La Retórica en el sistema de Aristóteles viene a ser una
confirmación o apéndice de la Dialéctica. Y no porque el Estagirita careciese de
gusto y saber artístico, que bien claro manifiesta lo contrario en su admirable
himno de Hermias y en los fragmentos de la Poética, sino porque atento
sólo a la invención de los argumentos y al delicado análisis de las pasiones, y
alejado de las luchas del foro, no atendió tanto como Marco Tullo o Dionisio de
Halicarnaso a los primores de la elocución y del estilo.

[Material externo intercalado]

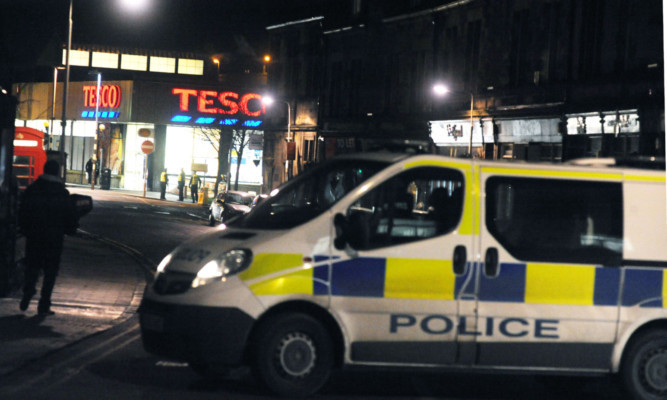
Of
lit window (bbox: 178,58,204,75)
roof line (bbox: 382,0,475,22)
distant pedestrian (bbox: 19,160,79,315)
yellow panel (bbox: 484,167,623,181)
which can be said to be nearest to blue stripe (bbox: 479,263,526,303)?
yellow panel (bbox: 484,167,623,181)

No podía Cicerón contentarse con las enseñanzas de Aristóteles,
y acudió a otra escuela «consagrada del todo al arte y a los preceptos de la
palabra.» La cual no era otra que la del «grande y noble retórico Isócrates,» en
quien el aliño y el amor a la hermosura de la frase llegaron hasta el extremo de
emplear diez años en la composición de su Panegírico.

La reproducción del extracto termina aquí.